* _Required tasks_
(a) In the episode summary on ROI in open source contributions, list the topics on which Alex Scammon is said to share insights.
(b) According to the episode summary on ROI in open source contributions, how many engineers does G-Research's OSPO include?
(c) Translate this sentence from the episode summary on ROI in open source contributions into Spanish: "Alex discusses the company's significant contributions to open source projects and their unique operating model."

* _Passage to read_
= Beginning of Section =

ROI in Open Source Contributions

author-image

By

In this episode, Open at Intel host Katherine Druckman speaks to Alex Scammon, who leads the Open Source Program Office (OSPO) at G-Research. Alex discusses the company's significant contributions to open source projects and their unique operating model. He covers the success of Armada, a CNCF sandbox project for multi-cluster batch scheduling, and the considerable efforts of G-Research’s OSPO, which includes 30 engineers dedicated to direct open source contributions. Alex also shares insights on the benefits of supporting open source projects, the complexities of project prioritization, and the collaborative efforts in the open source community. The episode emphasizes the importance of sustainable open source involvement and offers a glimpse into G-Research's mission to use AI and ML tools to drive financial market predictions. Enjoy this transcript of their conversation.

= End of Section =

* _Source material_
= Beginning of Section =

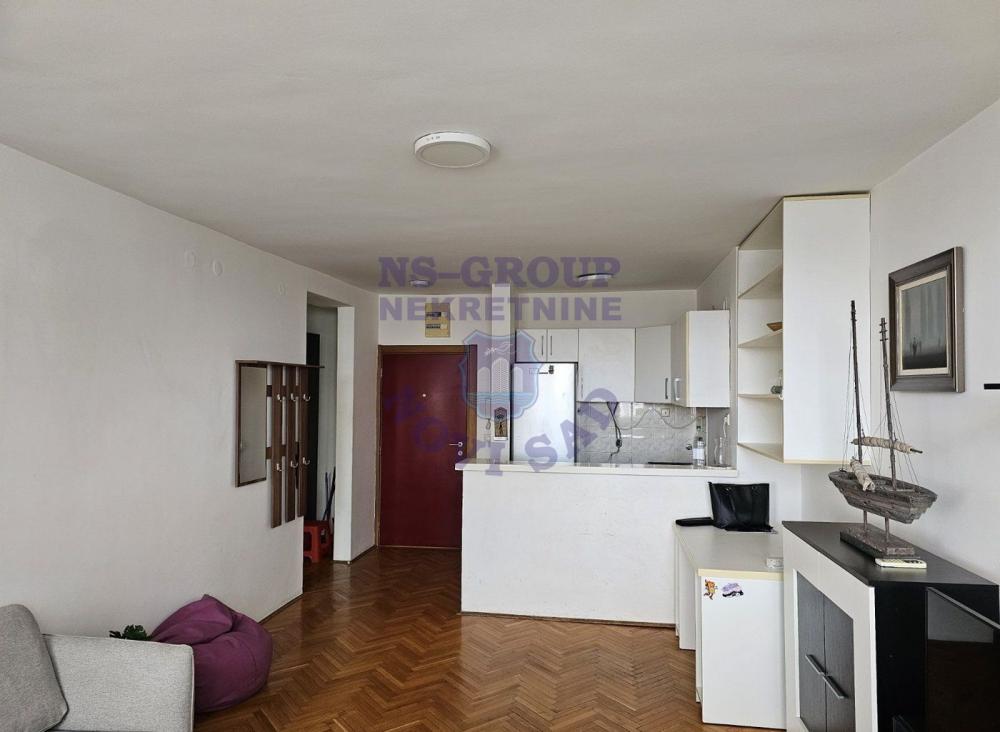 Slika 3 - Dvosoban stan na najatraktivnijoj lokaciji u gradu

= End of Section =

* _Solutions_
(a)
- The benefits of supporting open source projects
- The complexities of project prioritization
- The collaborative efforts in the open source community

(b) 30 engineers, dedicated to direct open source contributions.

(c) Alex habla de las importantes contribuciones de la empresa a proyectos de código abierto y de su modelo operativo único.